▶ SHORT PROBLEM 1
From the text on authentication protocols, reproduce word for word the stretch that begins at the words "Client to Application authentication" and stops after "all application servers.".
▶ SHORT PROBLEM 2
Condense the paragraph of the authentication protocols text that opens with "Application to Auth Server protocols are used" into a shorter version that keeps its main facts.

▶ SUPPLIED PASSAGE
As usual, bear in mind that authentication and authorization are different functions. With that in mind, there are essentially three different classes of authentication protocol:

  • Client to Application (client authentication protocols);
  • Application to Auth Server (backend authentication protocols);
  • Single Sign On (Client to Auth Server to Multiple Applications).

Client to Application authentication protocols are spoken by a client to an application server to authenticate. The protocol doesn't in any way dictate what the application server does behind the scenes to authenticate the client using the information it provides.

Application to Auth Server protocols are used by application servers to delegate authentication of a a client which has provided information using a Client to Application protocol to some server which is in a better position to make an authentication decision. This allows authentication processing to be outsourced to specialised authentication servers, and also means that authentication databases need not be made accessible to all application servers.

Single Sign On protocols are used by one server to communicate to another server a client's authentication status, after a client already authenticated (e.g. via a Client to Application protocol) to the Single Sign On server. In other words, they enable the transitive communication of an authentication decision; the fact of a client's previous act of successful authentication to an authentication server can be securely traded between that client and application servers. Some protocols do not require further intervention or availability of the Single Sign On server to allow a client to authenticate to an application after initial sign on, while others do.

▶ RAW RECORDS
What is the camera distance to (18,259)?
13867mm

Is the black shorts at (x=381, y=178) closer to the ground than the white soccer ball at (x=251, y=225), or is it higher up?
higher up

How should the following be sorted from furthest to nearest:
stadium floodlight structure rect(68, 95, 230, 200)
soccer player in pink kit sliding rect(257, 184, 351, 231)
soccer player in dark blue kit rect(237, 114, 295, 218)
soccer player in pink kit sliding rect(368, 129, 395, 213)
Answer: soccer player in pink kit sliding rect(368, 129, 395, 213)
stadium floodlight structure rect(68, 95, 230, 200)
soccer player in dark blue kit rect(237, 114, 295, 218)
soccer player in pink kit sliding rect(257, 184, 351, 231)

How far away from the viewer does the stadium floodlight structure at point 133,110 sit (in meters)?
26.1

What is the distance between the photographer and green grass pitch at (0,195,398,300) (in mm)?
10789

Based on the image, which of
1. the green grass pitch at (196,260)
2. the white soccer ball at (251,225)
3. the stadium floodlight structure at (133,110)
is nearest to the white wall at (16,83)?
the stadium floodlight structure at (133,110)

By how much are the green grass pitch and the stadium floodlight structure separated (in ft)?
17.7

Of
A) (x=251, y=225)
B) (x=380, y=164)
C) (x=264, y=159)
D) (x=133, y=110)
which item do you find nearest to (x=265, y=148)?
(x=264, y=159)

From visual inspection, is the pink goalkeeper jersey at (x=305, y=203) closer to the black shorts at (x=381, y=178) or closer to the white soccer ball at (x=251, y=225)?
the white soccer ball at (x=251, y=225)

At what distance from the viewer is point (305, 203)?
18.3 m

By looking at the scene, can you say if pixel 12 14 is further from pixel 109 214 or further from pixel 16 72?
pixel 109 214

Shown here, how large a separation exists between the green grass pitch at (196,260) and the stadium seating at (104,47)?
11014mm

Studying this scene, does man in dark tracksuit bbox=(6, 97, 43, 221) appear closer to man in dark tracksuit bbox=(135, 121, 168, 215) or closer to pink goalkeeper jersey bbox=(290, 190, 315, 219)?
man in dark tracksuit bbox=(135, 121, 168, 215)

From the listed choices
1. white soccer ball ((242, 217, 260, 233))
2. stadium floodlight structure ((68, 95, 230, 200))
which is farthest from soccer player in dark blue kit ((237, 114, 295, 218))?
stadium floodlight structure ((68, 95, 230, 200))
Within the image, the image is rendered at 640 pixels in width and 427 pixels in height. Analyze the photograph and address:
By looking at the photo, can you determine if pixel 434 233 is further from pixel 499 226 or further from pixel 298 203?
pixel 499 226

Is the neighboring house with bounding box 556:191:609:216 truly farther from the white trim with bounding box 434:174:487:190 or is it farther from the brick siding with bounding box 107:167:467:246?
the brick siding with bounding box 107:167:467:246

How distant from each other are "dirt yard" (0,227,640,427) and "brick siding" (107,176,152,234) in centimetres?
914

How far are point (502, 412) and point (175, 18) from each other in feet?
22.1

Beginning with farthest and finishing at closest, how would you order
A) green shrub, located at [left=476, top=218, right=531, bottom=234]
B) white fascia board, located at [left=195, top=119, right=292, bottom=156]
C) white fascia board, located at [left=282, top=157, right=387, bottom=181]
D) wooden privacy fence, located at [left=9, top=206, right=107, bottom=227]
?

▶ WRITTEN RESPONSE 1
Client to Application authentication protocols are spoken by a client to an application server to authenticate. The protocol doesn't in any way dictate what the application server does behind the scenes to authenticate the client using the information it provides.

Application to Auth Server protocols are used by application servers to delegate authentication of a a client which has provided information using a Client to Application protocol to some server which is in a better position to make an authentication decision. This allows authentication processing to be outsourced to specialised authentication servers, and also means that authentication databases need not be made accessible to all application servers.

▶ WRITTEN RESPONSE 2
Application servers use Application to Auth Server protocols to hand off authentication of a client to a server better placed to make the decision. The client has already supplied its information through a Client to Application protocol. This lets specialized authentication servers handle the processing, and authentication databases need not be accessible to every application server.